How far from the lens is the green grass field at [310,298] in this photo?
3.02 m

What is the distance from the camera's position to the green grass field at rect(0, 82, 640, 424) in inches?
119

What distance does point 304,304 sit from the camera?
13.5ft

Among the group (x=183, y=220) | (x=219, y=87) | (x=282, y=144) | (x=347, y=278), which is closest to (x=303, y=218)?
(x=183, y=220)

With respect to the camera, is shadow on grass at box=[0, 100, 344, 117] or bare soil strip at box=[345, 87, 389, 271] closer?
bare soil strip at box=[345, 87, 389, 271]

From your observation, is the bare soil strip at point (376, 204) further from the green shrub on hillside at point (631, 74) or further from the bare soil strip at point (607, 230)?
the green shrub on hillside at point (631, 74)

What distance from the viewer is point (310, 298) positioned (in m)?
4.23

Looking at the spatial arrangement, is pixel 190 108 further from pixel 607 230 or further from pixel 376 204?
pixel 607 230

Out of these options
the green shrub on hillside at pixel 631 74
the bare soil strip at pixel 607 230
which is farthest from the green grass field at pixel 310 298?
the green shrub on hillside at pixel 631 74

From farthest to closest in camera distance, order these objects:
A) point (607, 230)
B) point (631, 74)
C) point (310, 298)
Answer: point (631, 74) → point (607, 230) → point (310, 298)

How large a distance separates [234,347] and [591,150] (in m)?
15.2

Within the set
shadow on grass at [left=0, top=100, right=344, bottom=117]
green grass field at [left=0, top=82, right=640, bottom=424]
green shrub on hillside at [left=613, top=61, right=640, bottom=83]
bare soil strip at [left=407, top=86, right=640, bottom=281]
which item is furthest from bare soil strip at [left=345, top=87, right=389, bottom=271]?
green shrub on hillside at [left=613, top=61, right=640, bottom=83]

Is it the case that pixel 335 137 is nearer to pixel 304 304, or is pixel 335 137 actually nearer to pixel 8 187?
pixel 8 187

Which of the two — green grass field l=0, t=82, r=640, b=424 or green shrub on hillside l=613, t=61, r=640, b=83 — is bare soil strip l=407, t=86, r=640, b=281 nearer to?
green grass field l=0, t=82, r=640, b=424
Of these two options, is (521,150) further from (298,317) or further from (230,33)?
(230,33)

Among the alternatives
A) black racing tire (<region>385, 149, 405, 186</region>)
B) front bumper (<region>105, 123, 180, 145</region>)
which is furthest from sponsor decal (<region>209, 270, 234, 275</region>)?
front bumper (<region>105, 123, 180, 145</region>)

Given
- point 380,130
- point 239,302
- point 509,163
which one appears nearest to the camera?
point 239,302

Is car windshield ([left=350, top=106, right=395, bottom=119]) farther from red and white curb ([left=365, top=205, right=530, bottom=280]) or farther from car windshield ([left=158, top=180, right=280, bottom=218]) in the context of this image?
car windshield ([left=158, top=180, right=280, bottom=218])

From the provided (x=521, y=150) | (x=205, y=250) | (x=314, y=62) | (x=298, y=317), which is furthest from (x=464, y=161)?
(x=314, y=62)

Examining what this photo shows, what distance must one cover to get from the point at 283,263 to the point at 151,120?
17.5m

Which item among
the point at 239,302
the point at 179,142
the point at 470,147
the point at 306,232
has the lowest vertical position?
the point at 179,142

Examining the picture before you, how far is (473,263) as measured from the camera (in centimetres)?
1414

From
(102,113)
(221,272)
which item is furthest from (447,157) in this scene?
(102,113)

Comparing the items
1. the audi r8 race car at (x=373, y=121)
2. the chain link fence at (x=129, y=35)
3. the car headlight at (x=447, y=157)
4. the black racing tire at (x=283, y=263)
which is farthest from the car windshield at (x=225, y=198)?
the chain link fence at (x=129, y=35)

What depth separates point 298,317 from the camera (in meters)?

================================

■ GOAL ■
Your task is to repeat every entry exactly.

■ ANSWER BELOW ■
How far from the lens is the green grass field at [310,298] in this photo?
3.02 m

What is the distance from the camera's position to the green grass field at rect(0, 82, 640, 424) in inches?
119

What distance does point 304,304 sit from the camera?
13.5ft

Among the group (x=183, y=220) | (x=219, y=87) | (x=282, y=144) | (x=347, y=278), which is closest to (x=303, y=218)?
(x=183, y=220)

With respect to the camera, is shadow on grass at box=[0, 100, 344, 117] or bare soil strip at box=[345, 87, 389, 271] closer?
bare soil strip at box=[345, 87, 389, 271]

From your observation, is the bare soil strip at point (376, 204) further from the green shrub on hillside at point (631, 74) or further from the bare soil strip at point (607, 230)?
the green shrub on hillside at point (631, 74)

What distance from the viewer is point (310, 298) positioned (in m)?
4.23

Looking at the spatial arrangement, is pixel 190 108 further from pixel 607 230 or further from pixel 376 204?
pixel 607 230

Out of these options
the green shrub on hillside at pixel 631 74
the bare soil strip at pixel 607 230
which is farthest from the green grass field at pixel 310 298?
the green shrub on hillside at pixel 631 74

From farthest to closest in camera distance, order these objects:
A) point (607, 230)
B) point (631, 74)
C) point (310, 298)
Answer: point (631, 74) → point (607, 230) → point (310, 298)

How large a distance separates [234,347] and [591,150] (in m)?
15.2

Within the set
shadow on grass at [left=0, top=100, right=344, bottom=117]
green grass field at [left=0, top=82, right=640, bottom=424]
green shrub on hillside at [left=613, top=61, right=640, bottom=83]
bare soil strip at [left=407, top=86, right=640, bottom=281]
which item is furthest from bare soil strip at [left=345, top=87, right=389, bottom=271]?
green shrub on hillside at [left=613, top=61, right=640, bottom=83]

Is it the case that pixel 335 137 is nearer to pixel 304 304, or is pixel 335 137 actually nearer to pixel 8 187?
pixel 8 187

Which of the two — green grass field l=0, t=82, r=640, b=424 or green shrub on hillside l=613, t=61, r=640, b=83 — is bare soil strip l=407, t=86, r=640, b=281 nearer to?
green grass field l=0, t=82, r=640, b=424
Of these two options, is (521,150) further from (298,317) or further from (230,33)?
(230,33)

Among the alternatives
A) black racing tire (<region>385, 149, 405, 186</region>)
B) front bumper (<region>105, 123, 180, 145</region>)
which is furthest from sponsor decal (<region>209, 270, 234, 275</region>)?
front bumper (<region>105, 123, 180, 145</region>)

Given
- point 380,130
- point 239,302
- point 509,163
which one appears nearest to the camera?
point 239,302

Is car windshield ([left=350, top=106, right=395, bottom=119]) farther from red and white curb ([left=365, top=205, right=530, bottom=280]) or farther from car windshield ([left=158, top=180, right=280, bottom=218]) in the context of this image?
car windshield ([left=158, top=180, right=280, bottom=218])

From the provided (x=521, y=150) | (x=205, y=250) | (x=314, y=62) | (x=298, y=317), which is furthest from (x=464, y=161)?
(x=314, y=62)

Examining what this photo shows, what distance must one cover to get from the point at 283,263 to the point at 151,120?
17.5m

Which item among
the point at 239,302
the point at 179,142
the point at 470,147
the point at 306,232
has the lowest vertical position?
the point at 179,142

Examining the picture before you, how far is (473,263) as measured from the camera (in centimetres)?
1414

From
(102,113)
(221,272)
which item is furthest from (447,157) in this scene?
(102,113)

Comparing the items
1. the audi r8 race car at (x=373, y=121)
2. the chain link fence at (x=129, y=35)
3. the car headlight at (x=447, y=157)
4. the black racing tire at (x=283, y=263)
which is farthest from the car windshield at (x=225, y=198)?
the chain link fence at (x=129, y=35)

What depth separates point 298,317 from the camera (in meters)?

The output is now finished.